It’s not unusual to have a pit in your stomach if you owe the IRS. Your tax return may or may not have come as a shock, but there’s something about being in debt to the IRS that feels different to having overdue balances on a credit card or an unpaid utility bill. Somehow it seems much more worrisome – possibly because there is no statute of limitations on the time the debt stays with you. But like all debt, there are ways to tackle it sensibly, so if you owe the IRS, maybe this will help.
If you owe the IRS, the number one piece of advice is to stay calm. Panicking just leads to people doing very silly things. Contrary to the stereotypes, the IRS is an organization which gives people every chance to settle their debts. The aggressive debt collection only occurs when they’re chasing people who are actively trying to cheat the system.
Dealing with the IRS isn’t something which creates debt, just as going to the dentist doesn’t make your teeth rot. The root cause is your actions. Not filing on time increases the debt due to penalties and any collection fees charged to you. Always meet the deadlines for filing and you won’t inflict any more damage on yourself.
The worst case scenario is that you enter the tax season without the necessary funds to pay. Paying the IRS is something you should prepare for in advance.
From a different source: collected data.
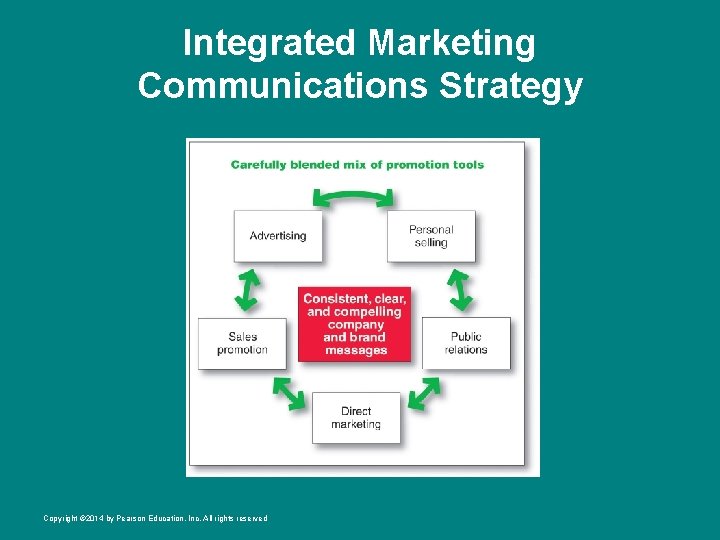 Integrated Marketing Communications Strategy

Carefully blended mix of promotion tools

Advertising

Personal selling

Consistent, clear, and compelling company and brand messages

Sales promotion

Public relations

Direct marketing

Copyright ©2014 by Pearson Education, Inc. All rights reserved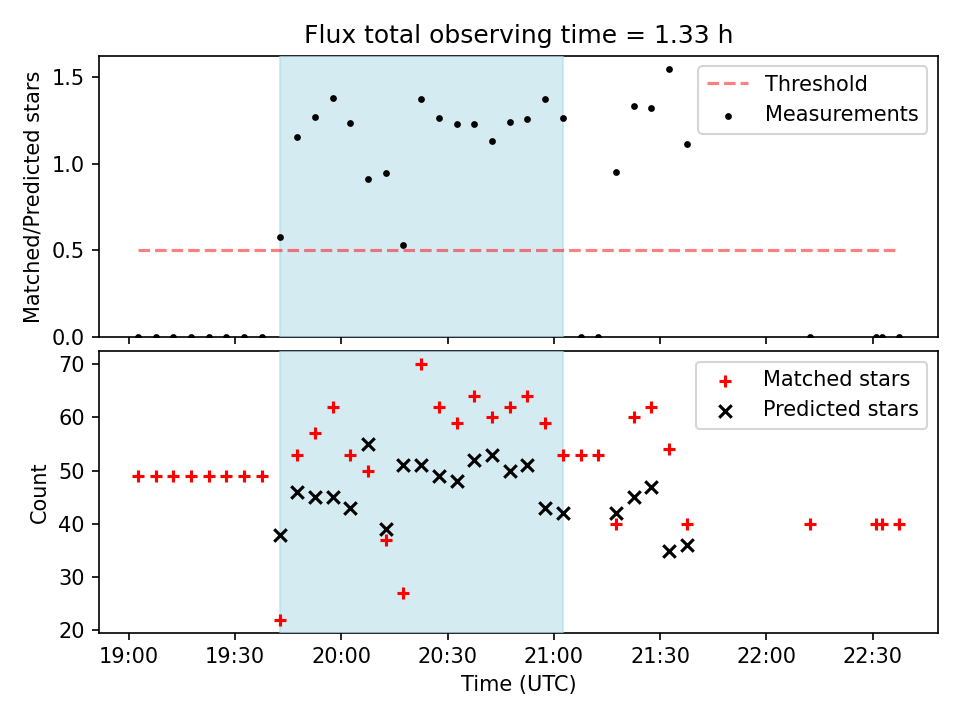 Flux total observing time = 1.33 h

Matched/Predicted stars

1.5
1.0
0.5
0.0

Threshold
Measurements

Count

70
60
50
40
30
20

Matched stars
Predicted stars

19:00 19:30 20:00 20:30 21:00 21:30 22:00 22:30

Time (UTC)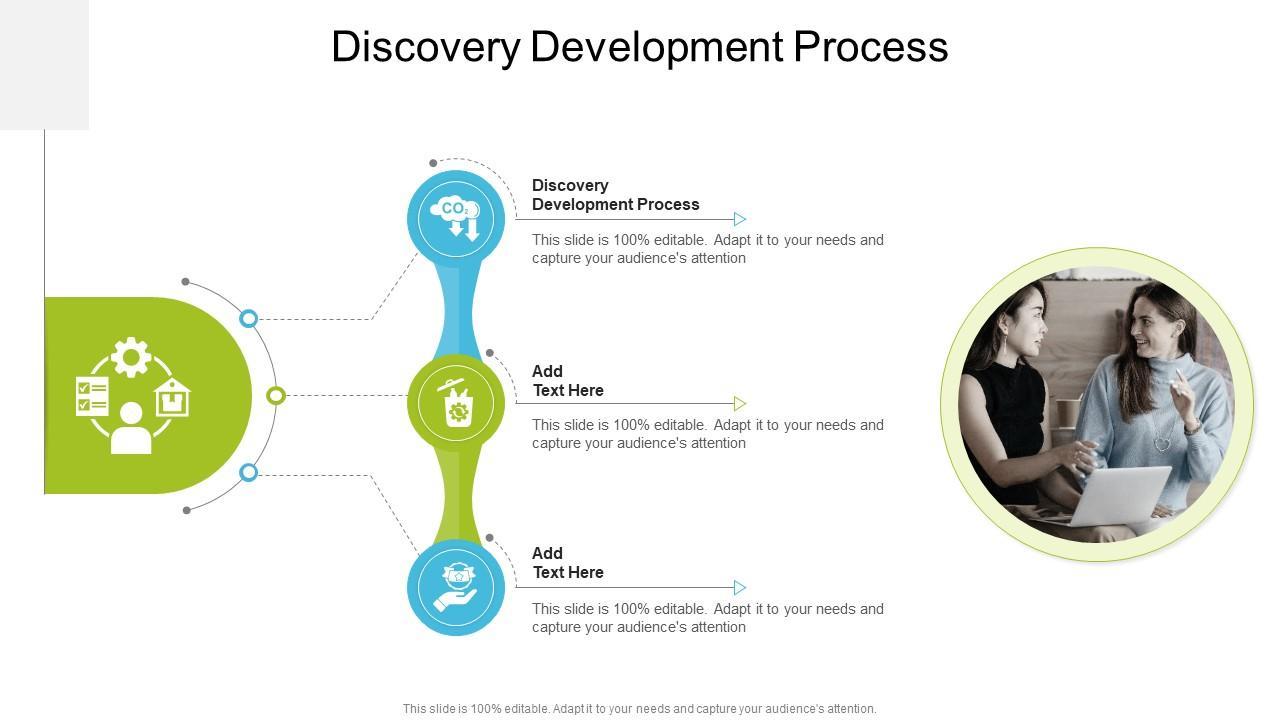 Discovery Development Process

$CO_2$

Discovery Development Process

This slide is 100% editable. Adapt it to your needs and capture your audience's attention

Add Text Here

This slide is 100% editable. Adapt it to your needs and capture your audience's attention

Add Text Here

This slide is 100% editable. Adapt it to your needs and capture your audience's attention

This slide is 100% editable. Adapt it to your needs and capture your audience's attention.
In the event you absolutely can’t cover the bill, pay what you can. It’s a token of faith, as it shows you intend to pay and you’re doing the best you can, so the IRS is more likely to deal favorably with you. If you owe taxes it means you haven’t been so clever in preparing in advance, so as well as dealing with your debt, you should also look at how you manage your finances to avoid the same happening next filing date.
The IRS isn’t an organization which tends to negotiate. To prevent aggressively collecting from people who are in serious economic hardship, they make it possible to work out a deal. If you cannot pay your taxes, you can submit a Form 656, Offer in Compromise. If the IRS accepts this, they can wipe off a portion of the debt, or work out a payment plan for you. It doesn’t always work, especially if you’re not close to the poverty line, but there’s no harm in trying. Submitting a compromise form will not automatically trigger an audit of your accounts and assets.
A repayment plan with the IRS is a gesture of kindness. They don’t have to give you this sort of payment plan, so if they do so, always make sure you can pay on time. If you owe the IRS, the worst thing you can do is to randomly stop paying. It’s a breach of agreement and can lead to them coming after the full amount, as well as adding on penalties to your outstanding bill. If you feel as if you can’t meet the repayments, call them before the deadline. Sometimes they’ll offer a reduced repayment plan or a complete compromise on the amount owed.
Dealing with the IRS doesn’t require an expensive lawyer with a Harvard education. The independent organization the Taxpayer Advocate Service helps people who are currently trying to pay back the IRS. They have a toll-free number you can call, and they’ll review your case and see what they can do. Take note, the Taxpayer Advocate Service can’t help with every case. Someone’s finances could be in such a bad shape it requires a qualified lawyer to work with the IRS.
Sometimes, paying the IRS just isn’t possible. If you cannot pay your taxes, the debt becomes too much to handle, and when the IRS refuses to compromise, it’s time to call in the professionals. Only use this as a last resort because it will cost you money upfront, and this could damage you further if the case goes badly. A specialist tax lawyer with lots of experience fighting for their clients against the IRS can do far more for you than anyone else. It doesn’t automatically mean you’ll find some relief, but it increases your chances of being able to compromise on your IRS debt through the courts.
The most important thing if you owe the IRS is to deal with it. It is not a problem that will go away if you ignore it. Have you ever had a problem with the IRS?